#### [WHAT YOU WILL DO]
Resume the discussion of RAM usage in InfiniTime, starting right after its last sentence.

#### [TEXT EXTRACT]
--- Start ---

Here are my observations regarding RAM usage:

To be continued:

JF002 commented 3 years ago

Here another article about Tools for Firmware Code Size Optimization which links to puncover, which looks reaaaaaally interesting!

Puncover is really easy to install:

image

ObiKeahloa commented 3 years ago

Maybe this will help:

https://github.com/apache/mynewt-nimble/issues/950

JF002 commented 3 years ago

I did a deep analysis of the usage of the buffer dedicated for lvgl (managed by lv_mem). This buffer is used by lvgl to allocated memory for drivers (display/touch), screens, themes, and all widgets created by the apps.

The usage of this buffer can be monitored using this code :

lv_mem_monitor_t mon;
lv_mem_monitor(&mon);
NRF_LOG_INFO("\t Free %d / %d -- max %d", mon.free_size, mon.total_size, mon.max_used);

The most interesting metric is mon.max_used which specifies the maximum number of bytes that were used from this buffer since the initialization of lvgl. According to my measurements, initializing the theme, display/touch driver and screens cost 4752 bytes! Then, initializing the digital clock face costs 1541 bytes. For example a simple lv_label needs ~140 bytes of memory.

I tried to monitor this max value while going through all the apps of InfiniTime 1.1 : the max value I've seen is 5660 bytes. It means that we could probably reduce the size of the buffer from 14KB to 6 - 10 KB (we have to take the fragmentation of the memory into account).

JF002 commented 3 years ago

I also noticed that LVGL allows to specify a custom memory manager instead of the default one implemented in lv_mem. That would allow us to use the FreeRTOS memory manager for LVGL. This way, we would have to allocate only 1 memory buffer for the RTOS and LVGL, thus reducing the overhead (both buffers are a bit bigger than actually needed).

--- End ---

[Extracted data entries]
--- Start ---

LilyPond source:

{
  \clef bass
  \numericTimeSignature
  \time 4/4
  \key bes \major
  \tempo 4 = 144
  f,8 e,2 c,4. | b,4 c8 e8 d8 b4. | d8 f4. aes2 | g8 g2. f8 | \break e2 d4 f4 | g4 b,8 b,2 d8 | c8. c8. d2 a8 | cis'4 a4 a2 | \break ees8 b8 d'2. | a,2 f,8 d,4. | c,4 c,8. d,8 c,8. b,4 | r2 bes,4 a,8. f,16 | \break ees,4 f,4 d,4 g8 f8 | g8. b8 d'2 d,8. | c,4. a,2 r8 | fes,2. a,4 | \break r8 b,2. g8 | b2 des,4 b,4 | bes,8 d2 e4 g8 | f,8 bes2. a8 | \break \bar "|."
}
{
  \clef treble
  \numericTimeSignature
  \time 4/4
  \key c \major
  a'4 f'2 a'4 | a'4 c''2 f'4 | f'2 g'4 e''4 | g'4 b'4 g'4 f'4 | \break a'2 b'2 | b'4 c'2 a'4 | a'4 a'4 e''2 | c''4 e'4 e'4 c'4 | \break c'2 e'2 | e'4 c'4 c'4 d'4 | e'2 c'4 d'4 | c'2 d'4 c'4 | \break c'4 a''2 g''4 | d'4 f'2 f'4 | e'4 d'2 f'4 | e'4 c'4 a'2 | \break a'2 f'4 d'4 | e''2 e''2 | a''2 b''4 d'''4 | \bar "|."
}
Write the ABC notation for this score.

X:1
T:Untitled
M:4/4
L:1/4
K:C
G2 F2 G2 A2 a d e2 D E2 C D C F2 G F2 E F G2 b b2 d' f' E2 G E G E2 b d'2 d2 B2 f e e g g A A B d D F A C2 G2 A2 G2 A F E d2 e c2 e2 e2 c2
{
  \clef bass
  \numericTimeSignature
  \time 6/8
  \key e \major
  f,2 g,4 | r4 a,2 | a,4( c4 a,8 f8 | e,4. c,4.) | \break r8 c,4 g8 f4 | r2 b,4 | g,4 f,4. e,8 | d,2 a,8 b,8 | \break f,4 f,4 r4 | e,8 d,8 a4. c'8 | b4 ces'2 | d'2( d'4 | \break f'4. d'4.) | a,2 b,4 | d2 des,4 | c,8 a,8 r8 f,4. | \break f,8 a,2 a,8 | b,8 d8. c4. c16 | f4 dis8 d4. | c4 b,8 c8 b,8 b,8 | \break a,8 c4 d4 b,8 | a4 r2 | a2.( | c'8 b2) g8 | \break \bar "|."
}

--- End ---

#### [EXERCISE ANSWER]
https://github.com/JF002/InfiniTime/blob/develop/src/libs/lv_conf.h#L74

ObiKeahloa commented 3 years ago

I also noticed that LVGL allows to specify a custom memory manager instead of the default one implemented in lv_mem. That would allow us to use the FreeRTOS memory manager for LVGL. This way, we would have to allocate only 1 memory buffer for the RTOS and LVGL, thus reducing the overhead (both buffers are a bit bigger than actually needed).

https://github.com/JF002/InfiniTime/blob/develop/src/libs/lv_conf.h#L74

But would we have to increase the buffer size or remain the same.

JF002 commented 3 years ago

But would we have to increase the buffer size or remain the same.

We would probably have to increase the size of the buffer allocated to freertos, but also remove the buffer allocated to lvgl. For now, both buffer are allocated with a size probably a bit larger than necessary (= overhead). If we use only one buffer, maybe we can reduce that overhead. To be analyzed :)

ObiKeahloa commented 3 years ago

But would we have to increase the buffer size or remain the same.

We would probably have to increase the size of the buffer allocated to freertos, but also remove the buffer allocated to lvgl. For now, both buffer are allocated with a size probably a bit larger than necessary (= overhead). If we use only one buffer, maybe we can reduce that overhead. To be analyzed :)

Is the overhead necessary in the future let's say while updating to LVGL 8?

So it would be nice to still keep a small overhead to be safe.

JF002 commented 3 years ago

Yes, of course... but a (one) small overhead is better than 2 :) Anyway, this is just an idea, I don't know if that'll work.

And we will probably have to review the memory allocation as we add features and update components and libraries, this is not written in stone.

The issue we are facing right now is that it's really difficult to add anything in the firmware because there's almost no RAM/Flash memory available.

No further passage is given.